From a14304c1b243fbaae45f364fa3d277d3aab87482 Mon Sep 17 00:00:00 2001
From: dramforever <dramforever@live.com>
Date: Mon, 23 Mar 2020 20:33:02 +0800
Subject: [PATCH] nix-channels: update

https://discourse.nixos.org/t/announcement-moving-nixos-org-to-netlify/6212
---
 dockerfiles/nix-channels/Dockerfile |  2 +-
 nix-channels.py                     | 52 +++++++++++------------------
 2 files changed, 21 insertions(+), 33 deletions(-)

diff --git a/dockerfiles/nix-channels/Dockerfile b/dockerfiles/nix-channels/Dockerfile
index 7171d6d..fce8349 100644
--- a/dockerfiles/nix-channels/Dockerfile
+++ b/dockerfiles/nix-channels/Dockerfile
@@ -1,7 +1,7 @@
 FROM python:3-buster
 MAINTAINER Wang Ruikang <dramforever@live.com>
 
-RUN pip3 install pyquery requests && \
+RUN pip3 install pyquery requests minio && \
     # Install Nix. To simplify management we only copy binaries and create
     # symlinks, and do no further configuration
     curl https://mirrors.tuna.tsinghua.edu.cn/nix/nix-2.3.2/nix-2.3.2-x86_64-linux.tar.xz -o /tmp/nix.tar.xz && \
diff --git a/nix-channels.py b/nix-channels.py
index 7253d1a..176e4d9 100644
--- a/nix-channels.py
+++ b/nix-channels.py
@@ -3,11 +3,13 @@ import hashlib
 import json
 import logging
 import lzma
+import minio
 import os
+import pytz
 import re
-import sys
 import requests
 import subprocess
+import sys
 
 from pyquery import PyQuery as pq
 from datetime import datetime, timedelta
@@ -35,7 +37,12 @@ RETAIN_DAYS = float(os.getenv('NIX_MIRROR_RETAIN_DAYS', 30))
 
 STORE_DIR = 'store'
 RELEASES_DIR = 'releases'
-CLONE_SINCE = datetime(2018, 12, 1)
+
+# Channels that have not updated since migration to Netlify [1] are assumed to
+# be too old and defunct.
+#
+# [1]: https://discourse.nixos.org/t/announcement-moving-nixos-org-to-netlify/6212
+CLONE_SINCE = datetime(2020, 3, 6, tzinfo=pytz.utc)
 TIMEOUT = 60
 
 working_dir = Path(WORKING_DIR)
@@ -63,9 +70,6 @@ logging.basicConfig(
 # Don't forget 'global failure'
 failure = False
 
-def http_head(*args, **kwargs):
-    return session.head(*args, timeout=TIMEOUT, **kwargs)
-
 def http_get(*args, **kwargs):
     return session.get(*args, timeout=TIMEOUT, **kwargs)
 
@@ -131,28 +135,14 @@ def download(url, dest):
 
     download_dest.rename(dest)
 
-def get_links(url):
-    r = http_get(url)
-    r.raise_for_status()
+client = minio.Minio('s3.amazonaws.com')
 
-    node = pq(r.content)
-
-    links = []
-    for row in node('tr'):
-        td = pq(row)('td')
-        if len(td) != 5:
-            continue
-
-        link_target = td[1].find('a').get('href')

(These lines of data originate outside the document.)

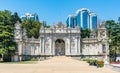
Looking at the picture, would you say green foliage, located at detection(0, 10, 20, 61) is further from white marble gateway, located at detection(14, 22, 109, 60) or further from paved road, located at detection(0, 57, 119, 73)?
paved road, located at detection(0, 57, 119, 73)

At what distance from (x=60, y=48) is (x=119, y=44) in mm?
18455

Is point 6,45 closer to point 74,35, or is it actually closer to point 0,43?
point 0,43

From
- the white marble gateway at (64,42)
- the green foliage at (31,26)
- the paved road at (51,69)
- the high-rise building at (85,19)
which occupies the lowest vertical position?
the paved road at (51,69)

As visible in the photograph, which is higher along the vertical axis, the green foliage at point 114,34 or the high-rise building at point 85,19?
the high-rise building at point 85,19

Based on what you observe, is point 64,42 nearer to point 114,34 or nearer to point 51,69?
point 114,34

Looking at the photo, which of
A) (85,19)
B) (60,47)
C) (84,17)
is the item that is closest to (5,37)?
(60,47)

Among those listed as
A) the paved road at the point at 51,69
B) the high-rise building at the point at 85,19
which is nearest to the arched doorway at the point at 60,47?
the paved road at the point at 51,69

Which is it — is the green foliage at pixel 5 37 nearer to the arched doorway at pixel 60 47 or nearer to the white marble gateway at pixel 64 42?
the white marble gateway at pixel 64 42

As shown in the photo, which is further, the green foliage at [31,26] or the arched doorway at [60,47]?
the green foliage at [31,26]

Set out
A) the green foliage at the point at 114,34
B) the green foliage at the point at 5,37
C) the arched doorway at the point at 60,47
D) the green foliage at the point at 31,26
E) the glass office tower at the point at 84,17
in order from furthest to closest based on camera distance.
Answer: the glass office tower at the point at 84,17
the green foliage at the point at 31,26
the arched doorway at the point at 60,47
the green foliage at the point at 114,34
the green foliage at the point at 5,37

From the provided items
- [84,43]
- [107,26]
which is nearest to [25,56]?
[84,43]

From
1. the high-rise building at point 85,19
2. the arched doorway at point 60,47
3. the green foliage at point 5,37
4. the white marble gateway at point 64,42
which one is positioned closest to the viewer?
the green foliage at point 5,37

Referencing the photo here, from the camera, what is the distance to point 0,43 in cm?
5841

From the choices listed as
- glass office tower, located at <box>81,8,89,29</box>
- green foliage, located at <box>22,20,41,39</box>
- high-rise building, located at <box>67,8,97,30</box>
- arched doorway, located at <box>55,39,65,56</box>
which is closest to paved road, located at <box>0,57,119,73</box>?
arched doorway, located at <box>55,39,65,56</box>
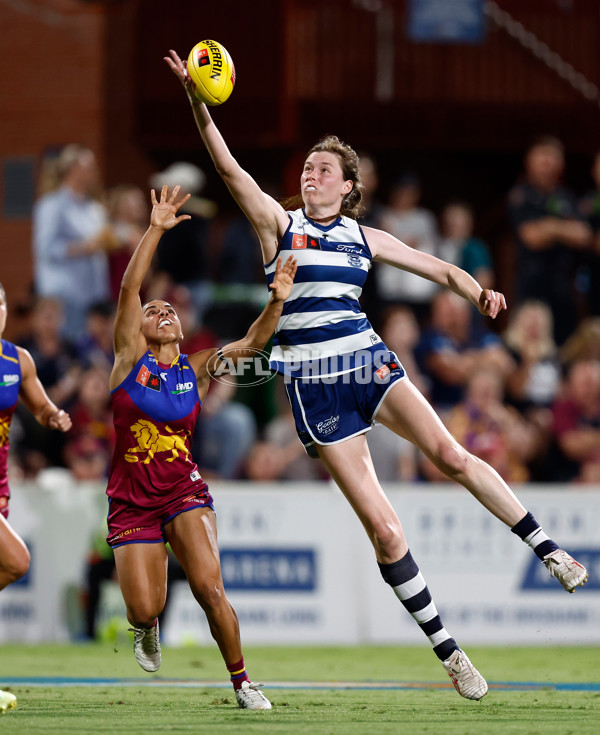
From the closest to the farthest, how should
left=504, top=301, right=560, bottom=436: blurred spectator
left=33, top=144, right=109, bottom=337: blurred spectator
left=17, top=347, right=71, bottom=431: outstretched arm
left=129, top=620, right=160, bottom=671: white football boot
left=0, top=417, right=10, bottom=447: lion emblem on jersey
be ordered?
1. left=129, top=620, right=160, bottom=671: white football boot
2. left=0, top=417, right=10, bottom=447: lion emblem on jersey
3. left=17, top=347, right=71, bottom=431: outstretched arm
4. left=504, top=301, right=560, bottom=436: blurred spectator
5. left=33, top=144, right=109, bottom=337: blurred spectator

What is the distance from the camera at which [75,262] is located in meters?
12.5

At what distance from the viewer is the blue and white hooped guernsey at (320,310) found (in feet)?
22.7

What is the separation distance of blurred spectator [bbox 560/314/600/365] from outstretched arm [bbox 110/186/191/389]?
19.8 feet

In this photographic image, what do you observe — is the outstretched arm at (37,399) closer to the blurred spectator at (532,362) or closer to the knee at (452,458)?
the knee at (452,458)

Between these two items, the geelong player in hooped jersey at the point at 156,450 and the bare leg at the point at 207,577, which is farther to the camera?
the geelong player in hooped jersey at the point at 156,450

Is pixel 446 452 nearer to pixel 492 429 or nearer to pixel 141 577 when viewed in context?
pixel 141 577

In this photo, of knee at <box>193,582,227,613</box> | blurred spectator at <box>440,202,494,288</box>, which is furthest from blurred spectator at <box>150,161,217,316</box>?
knee at <box>193,582,227,613</box>

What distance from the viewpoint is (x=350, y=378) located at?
6918mm

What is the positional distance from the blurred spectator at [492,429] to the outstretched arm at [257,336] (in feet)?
14.3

-        if link_target.startswith('/'):
-            # Link to parent directory
-            continue
-
-        last_updated = td[2].text.strip()
-
-        links.append((link_target, last_updated))
-
-    return links
+def get_channels():
+    return [
+        (x.object_name, x.last_modified)
+        for x in client.list_objects_v2('nix-channels')

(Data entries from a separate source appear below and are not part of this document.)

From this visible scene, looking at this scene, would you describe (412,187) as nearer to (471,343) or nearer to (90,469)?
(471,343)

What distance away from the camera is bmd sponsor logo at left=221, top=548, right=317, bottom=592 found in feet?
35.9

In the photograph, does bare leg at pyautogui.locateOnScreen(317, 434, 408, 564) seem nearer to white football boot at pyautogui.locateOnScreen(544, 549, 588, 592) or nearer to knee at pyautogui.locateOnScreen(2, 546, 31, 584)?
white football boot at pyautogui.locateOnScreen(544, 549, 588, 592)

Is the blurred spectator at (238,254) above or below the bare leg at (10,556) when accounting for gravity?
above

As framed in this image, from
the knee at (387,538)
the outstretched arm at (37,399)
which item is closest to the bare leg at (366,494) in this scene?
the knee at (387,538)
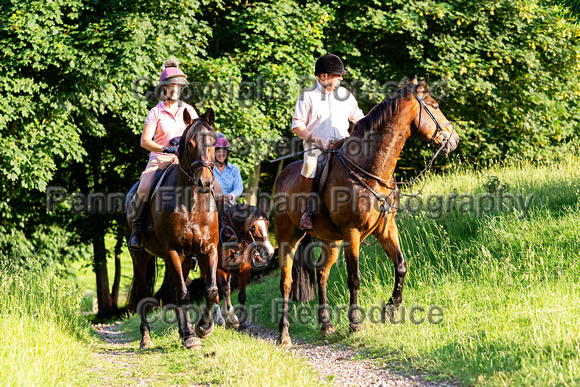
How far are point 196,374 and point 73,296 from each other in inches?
194

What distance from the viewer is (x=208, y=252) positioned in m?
7.58

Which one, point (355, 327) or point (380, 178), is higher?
point (380, 178)

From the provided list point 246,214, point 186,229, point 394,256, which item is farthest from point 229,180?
point 394,256

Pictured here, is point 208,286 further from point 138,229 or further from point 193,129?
point 193,129

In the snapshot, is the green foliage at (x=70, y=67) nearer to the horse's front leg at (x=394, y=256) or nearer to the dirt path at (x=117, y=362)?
the dirt path at (x=117, y=362)

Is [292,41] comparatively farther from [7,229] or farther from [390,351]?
[390,351]

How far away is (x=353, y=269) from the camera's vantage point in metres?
7.66

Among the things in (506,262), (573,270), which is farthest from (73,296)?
(573,270)

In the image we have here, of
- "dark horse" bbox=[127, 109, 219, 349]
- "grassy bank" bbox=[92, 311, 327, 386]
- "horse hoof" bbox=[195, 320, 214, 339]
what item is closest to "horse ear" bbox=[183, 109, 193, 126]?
"dark horse" bbox=[127, 109, 219, 349]

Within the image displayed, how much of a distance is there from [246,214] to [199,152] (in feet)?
11.9

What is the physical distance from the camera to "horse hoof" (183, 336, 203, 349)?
23.8 ft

+        if re.fullmatch(r'(nixos|nixpkgs)-.+[^/]', x.object_name)
+    ]
 
 def clone_channels():
     logging.info(f'- Fetching channels')
@@ -161,17 +151,15 @@ def clone_channels():
 
     working_dir.mkdir(parents=True, exist_ok=True)
 
-    for channel, chan_updated in get_links(f'{UPSTREAM_URL}/'):
+    for channel, chan_updated in get_channels():
         chan_path = working_dir / channel
 
         # Old channels, little value in cloning and format changes
-        if datetime.strptime(chan_updated, '%Y-%m-%d %H:%M') < CLONE_SINCE:
+        if chan_updated < CLONE_SINCE:
             continue
 
-        chan_redirect_res = http_head(f'{UPSTREAM_URL}/{channel}', allow_redirects=False)

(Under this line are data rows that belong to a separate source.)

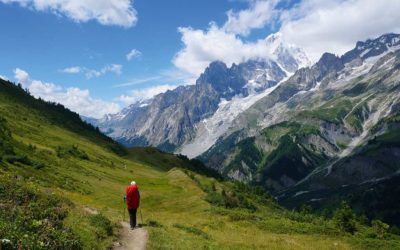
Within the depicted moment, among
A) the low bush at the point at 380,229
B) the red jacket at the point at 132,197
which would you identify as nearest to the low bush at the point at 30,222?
the red jacket at the point at 132,197

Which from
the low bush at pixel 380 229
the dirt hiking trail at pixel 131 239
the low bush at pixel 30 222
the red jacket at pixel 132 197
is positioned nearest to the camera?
the low bush at pixel 30 222

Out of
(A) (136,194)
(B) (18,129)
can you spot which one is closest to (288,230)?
(A) (136,194)

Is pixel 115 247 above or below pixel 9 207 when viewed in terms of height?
below

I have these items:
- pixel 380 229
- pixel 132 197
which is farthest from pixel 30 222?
pixel 380 229

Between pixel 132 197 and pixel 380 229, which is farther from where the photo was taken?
pixel 380 229

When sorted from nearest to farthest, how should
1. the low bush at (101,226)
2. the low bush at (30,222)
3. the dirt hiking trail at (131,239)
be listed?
the low bush at (30,222) → the dirt hiking trail at (131,239) → the low bush at (101,226)

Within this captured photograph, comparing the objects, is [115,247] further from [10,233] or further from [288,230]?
[288,230]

-        chan_redirect_res.raise_for_status()
-
-        chan_location = chan_redirect_res.headers['Location']
+        chan_obj = client.get_object('nix-channels', channel)
+        chan_location = chan_obj.headers['x-amz-website-redirect-location']
 
         chan_release = chan_location.split('/')[-1]